Map the bull case. The 41 Bcf print is the start of a trend rather than a weather artifact — injections keep decelerating from 41 Bcf and the path to EIA's 3,966 Bcf end-October target breaks, because it requires a 59 Bcf weekly average from here. Freeport returns in late August and 2.4 Bcf/d leaves the domestic balance in a single step, into shoulder season with storage short of target. The widow-maker at a record 18 cents reprices as Europe's below-normal storage collides with Qatari cargoes that cannot clear Hormuz. LNG feedgas breaks the 18.8 Bcf/d April record in September. The 181 Bcf surplus keeps contracting.

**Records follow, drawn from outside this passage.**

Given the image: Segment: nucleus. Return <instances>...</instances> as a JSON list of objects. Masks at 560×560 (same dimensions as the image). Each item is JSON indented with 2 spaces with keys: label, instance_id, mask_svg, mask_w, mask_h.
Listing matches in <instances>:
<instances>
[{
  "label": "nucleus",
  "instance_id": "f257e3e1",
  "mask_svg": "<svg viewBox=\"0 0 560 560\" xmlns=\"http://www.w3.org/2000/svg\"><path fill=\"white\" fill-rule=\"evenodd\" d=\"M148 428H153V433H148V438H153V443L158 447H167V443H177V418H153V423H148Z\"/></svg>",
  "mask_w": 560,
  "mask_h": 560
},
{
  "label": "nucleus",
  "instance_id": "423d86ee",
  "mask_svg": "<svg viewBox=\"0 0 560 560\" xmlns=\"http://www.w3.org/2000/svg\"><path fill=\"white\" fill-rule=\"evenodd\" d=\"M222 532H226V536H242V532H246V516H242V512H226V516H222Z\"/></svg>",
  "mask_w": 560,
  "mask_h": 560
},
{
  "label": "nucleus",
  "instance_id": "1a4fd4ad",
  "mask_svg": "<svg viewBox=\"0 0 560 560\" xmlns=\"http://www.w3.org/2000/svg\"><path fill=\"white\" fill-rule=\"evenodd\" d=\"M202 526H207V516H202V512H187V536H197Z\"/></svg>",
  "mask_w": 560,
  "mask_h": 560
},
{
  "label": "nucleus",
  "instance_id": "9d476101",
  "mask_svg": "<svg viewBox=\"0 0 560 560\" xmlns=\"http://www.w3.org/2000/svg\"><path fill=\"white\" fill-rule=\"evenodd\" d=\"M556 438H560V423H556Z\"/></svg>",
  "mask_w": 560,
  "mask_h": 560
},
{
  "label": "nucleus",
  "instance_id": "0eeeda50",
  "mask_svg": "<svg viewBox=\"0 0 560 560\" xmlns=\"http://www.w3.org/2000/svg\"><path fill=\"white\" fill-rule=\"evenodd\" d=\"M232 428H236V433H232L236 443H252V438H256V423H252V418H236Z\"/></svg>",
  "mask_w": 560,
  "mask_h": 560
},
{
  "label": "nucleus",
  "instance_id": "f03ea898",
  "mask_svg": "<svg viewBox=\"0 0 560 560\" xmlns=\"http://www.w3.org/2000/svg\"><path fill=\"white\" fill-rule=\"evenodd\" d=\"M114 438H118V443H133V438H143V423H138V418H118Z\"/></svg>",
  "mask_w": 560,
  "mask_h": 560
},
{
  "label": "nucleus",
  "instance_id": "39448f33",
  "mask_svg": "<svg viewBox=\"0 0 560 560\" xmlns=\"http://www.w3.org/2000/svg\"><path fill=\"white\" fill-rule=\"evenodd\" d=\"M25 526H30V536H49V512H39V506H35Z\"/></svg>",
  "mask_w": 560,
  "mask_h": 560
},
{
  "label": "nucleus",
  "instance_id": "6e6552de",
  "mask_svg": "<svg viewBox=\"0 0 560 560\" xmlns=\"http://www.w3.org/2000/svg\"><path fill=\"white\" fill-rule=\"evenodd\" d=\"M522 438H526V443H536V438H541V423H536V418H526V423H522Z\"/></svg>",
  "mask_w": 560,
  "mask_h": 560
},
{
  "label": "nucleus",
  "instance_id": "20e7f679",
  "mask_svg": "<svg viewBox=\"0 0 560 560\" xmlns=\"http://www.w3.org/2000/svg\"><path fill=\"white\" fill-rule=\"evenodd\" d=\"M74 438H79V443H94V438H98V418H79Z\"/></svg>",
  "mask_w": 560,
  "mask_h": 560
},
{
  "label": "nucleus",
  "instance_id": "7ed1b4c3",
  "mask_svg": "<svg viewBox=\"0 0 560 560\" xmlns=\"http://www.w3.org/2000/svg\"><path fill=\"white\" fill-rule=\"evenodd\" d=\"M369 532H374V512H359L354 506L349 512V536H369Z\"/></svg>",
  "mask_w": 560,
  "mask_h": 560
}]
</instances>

On that path, the January precedent applies — a $1.86 move in seven days on a storage scare — and $3.95 February is the anchor rather than the outlier.

Map the bear case. Production holds 110.2 Bcf/d and grinds toward the 114 Bcf/d weekend print, because Brent at $84.54 funds Permian drilling that produces associated gas regardless of what gas fetches. NGPL's expansion and Hugh Brinson's 1.5 Bcf/d keep pushing molecules toward Louisiana. Waha at $3 unstrands West Texas gas. Renewables at record output permanently erode summer burn. Below-normal Southwest temperatures through July 23 kill the last of cooling demand. The 181 Bcf surplus rebuilds and 3,966 Bcf arrives on schedule.

On that path, $2.86 is not the floor. It is the way station.

The base case sits on a calendar. The August contract chops between $2.80 and $3.00 until Freeport returns in late August, then the balance loses 2.4 Bcf/d overnight and the market discovers whether 3,024 Bcf was enough.

What makes this market unlike any other energy benchmark right now: it is the only one where a war is bearish, where higher oil prices increase supply, and where the instrument designed to price winter risk sits at a record low while European storage runs below normal and Qatari LNG sits behind a blockade.

The August contract sees the supply. The February contract sees what happens when the outage ends.

$1.09 is the distance between them. One of them is wrong.